Short problem: Rename "vantage point" to "viewpoint" throughout the material below and leave every other part unchanged.

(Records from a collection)
- - - - - - -

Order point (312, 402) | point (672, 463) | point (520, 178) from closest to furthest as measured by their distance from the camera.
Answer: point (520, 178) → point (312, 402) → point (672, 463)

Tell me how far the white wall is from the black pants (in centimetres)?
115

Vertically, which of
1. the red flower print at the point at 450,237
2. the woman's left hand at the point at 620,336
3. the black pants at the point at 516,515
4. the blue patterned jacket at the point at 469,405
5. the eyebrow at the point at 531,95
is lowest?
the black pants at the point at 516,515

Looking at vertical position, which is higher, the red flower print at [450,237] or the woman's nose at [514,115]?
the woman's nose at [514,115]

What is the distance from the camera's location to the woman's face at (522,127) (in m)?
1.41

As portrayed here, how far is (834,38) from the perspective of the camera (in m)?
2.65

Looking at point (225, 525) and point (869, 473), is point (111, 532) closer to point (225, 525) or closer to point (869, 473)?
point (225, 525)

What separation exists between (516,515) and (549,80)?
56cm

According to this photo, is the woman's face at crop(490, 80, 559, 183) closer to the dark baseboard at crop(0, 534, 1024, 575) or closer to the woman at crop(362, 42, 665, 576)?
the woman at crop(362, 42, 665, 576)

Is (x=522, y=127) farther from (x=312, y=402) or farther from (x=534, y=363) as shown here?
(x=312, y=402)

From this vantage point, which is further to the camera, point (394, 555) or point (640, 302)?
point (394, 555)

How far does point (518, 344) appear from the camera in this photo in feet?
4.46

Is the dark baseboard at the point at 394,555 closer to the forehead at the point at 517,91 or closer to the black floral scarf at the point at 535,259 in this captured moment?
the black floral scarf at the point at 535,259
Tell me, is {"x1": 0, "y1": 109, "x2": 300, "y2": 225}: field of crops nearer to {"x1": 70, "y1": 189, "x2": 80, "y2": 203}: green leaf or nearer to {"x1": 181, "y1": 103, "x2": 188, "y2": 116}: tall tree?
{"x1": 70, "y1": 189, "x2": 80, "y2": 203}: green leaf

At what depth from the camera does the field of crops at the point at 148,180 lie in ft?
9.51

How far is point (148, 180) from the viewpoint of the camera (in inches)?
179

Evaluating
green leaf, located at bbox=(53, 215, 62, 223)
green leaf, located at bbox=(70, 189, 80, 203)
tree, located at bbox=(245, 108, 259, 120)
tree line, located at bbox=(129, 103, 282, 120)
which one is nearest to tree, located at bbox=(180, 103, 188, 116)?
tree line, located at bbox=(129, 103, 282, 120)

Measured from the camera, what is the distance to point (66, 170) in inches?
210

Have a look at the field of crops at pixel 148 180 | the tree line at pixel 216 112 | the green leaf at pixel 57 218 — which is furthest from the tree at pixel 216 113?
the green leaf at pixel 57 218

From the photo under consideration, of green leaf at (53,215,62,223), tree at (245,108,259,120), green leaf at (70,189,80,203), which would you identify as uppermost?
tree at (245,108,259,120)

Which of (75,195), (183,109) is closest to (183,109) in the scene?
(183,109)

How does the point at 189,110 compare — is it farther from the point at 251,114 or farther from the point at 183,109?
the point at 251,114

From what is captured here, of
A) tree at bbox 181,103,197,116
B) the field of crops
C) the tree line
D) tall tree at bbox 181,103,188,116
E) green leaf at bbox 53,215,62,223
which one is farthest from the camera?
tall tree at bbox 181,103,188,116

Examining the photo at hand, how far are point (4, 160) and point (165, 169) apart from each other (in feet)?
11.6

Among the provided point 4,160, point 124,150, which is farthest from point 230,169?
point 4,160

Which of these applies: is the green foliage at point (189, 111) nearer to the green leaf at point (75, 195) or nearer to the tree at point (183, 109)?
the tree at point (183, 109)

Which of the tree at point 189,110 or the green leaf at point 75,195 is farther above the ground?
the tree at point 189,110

- - - - - - -

Output of the exercise:
Order point (312, 402) | point (672, 463) | point (520, 178) from closest to furthest as measured by their distance from the camera.
Answer: point (520, 178) → point (312, 402) → point (672, 463)

Tell me how far the white wall is from the black pants (in centimetres)?
115

Vertically, which of
1. the red flower print at the point at 450,237
2. the woman's left hand at the point at 620,336
3. the black pants at the point at 516,515
4. the blue patterned jacket at the point at 469,405
5. the eyebrow at the point at 531,95
is lowest?
the black pants at the point at 516,515

Looking at vertical position, which is higher, the red flower print at [450,237] or the woman's nose at [514,115]?
the woman's nose at [514,115]

What is the distance from the camera's location to the woman's face at (522,127) (in m)?
1.41

As portrayed here, how far is (834,38) from the perspective of the camera (in m)?
2.65

Looking at point (225, 525) and point (869, 473), is point (111, 532) closer to point (225, 525) or closer to point (869, 473)?
point (225, 525)

What separation exists between (516,515) and (549,80)?
56cm

According to this photo, is the woman's face at crop(490, 80, 559, 183) closer to the dark baseboard at crop(0, 534, 1024, 575) or closer to the woman at crop(362, 42, 665, 576)?
the woman at crop(362, 42, 665, 576)

Is (x=522, y=127) farther from (x=312, y=402) or farther from (x=534, y=363) as shown here?
(x=312, y=402)

From this viewpoint, which is further to the camera, point (394, 555) or point (640, 302)?
point (394, 555)

How far does point (518, 344) appear from the camera in this photo in feet?
4.46

Is the dark baseboard at the point at 394,555 closer to the forehead at the point at 517,91 or closer to the black floral scarf at the point at 535,259 in this captured moment?
the black floral scarf at the point at 535,259
Tell me, is {"x1": 0, "y1": 109, "x2": 300, "y2": 225}: field of crops nearer to {"x1": 70, "y1": 189, "x2": 80, "y2": 203}: green leaf or nearer to {"x1": 181, "y1": 103, "x2": 188, "y2": 116}: tall tree?
{"x1": 70, "y1": 189, "x2": 80, "y2": 203}: green leaf

At what depth from the camera does the field of crops at the point at 148,180 lie in ft?
9.51

How far is point (148, 180) from the viewpoint of the camera (in inches)?
179

Evaluating
green leaf, located at bbox=(53, 215, 62, 223)
green leaf, located at bbox=(70, 189, 80, 203)
tree, located at bbox=(245, 108, 259, 120)
tree line, located at bbox=(129, 103, 282, 120)
which one is nearest to tree, located at bbox=(180, 103, 188, 116)?
tree line, located at bbox=(129, 103, 282, 120)

Measured from the camera, what is the distance to point (66, 170) in inches?
210

Have a look at the field of crops at pixel 148 180 | the tree line at pixel 216 112 | the green leaf at pixel 57 218 — which is furthest from the tree at pixel 216 113?
the green leaf at pixel 57 218

From the photo under consideration, of green leaf at (53,215,62,223), tree at (245,108,259,120), green leaf at (70,189,80,203), which would you identify as uppermost?
tree at (245,108,259,120)

Which of (75,195), (183,109) is closest to (183,109) in the scene?
(183,109)

How does the point at 189,110 compare — is it farther from the point at 251,114 or farther from the point at 183,109?
the point at 251,114

From what is captured here, of
A) tree at bbox 181,103,197,116
B) the field of crops
C) the tree line
D) tall tree at bbox 181,103,188,116
E) green leaf at bbox 53,215,62,223
which one is farthest from the camera?
tall tree at bbox 181,103,188,116

Examining the photo at hand, how far are point (4, 160) and point (165, 169) apart from each other (in feet)?
11.6

Among the provided point 4,160, point 124,150, which is farthest from point 230,169?
point 4,160

Which of these applies: is the green foliage at point (189, 111) nearer to the green leaf at point (75, 195) or nearer to the tree at point (183, 109)?
the tree at point (183, 109)

Which of the tree at point 189,110 or the green leaf at point 75,195 is farther above the ground?
the tree at point 189,110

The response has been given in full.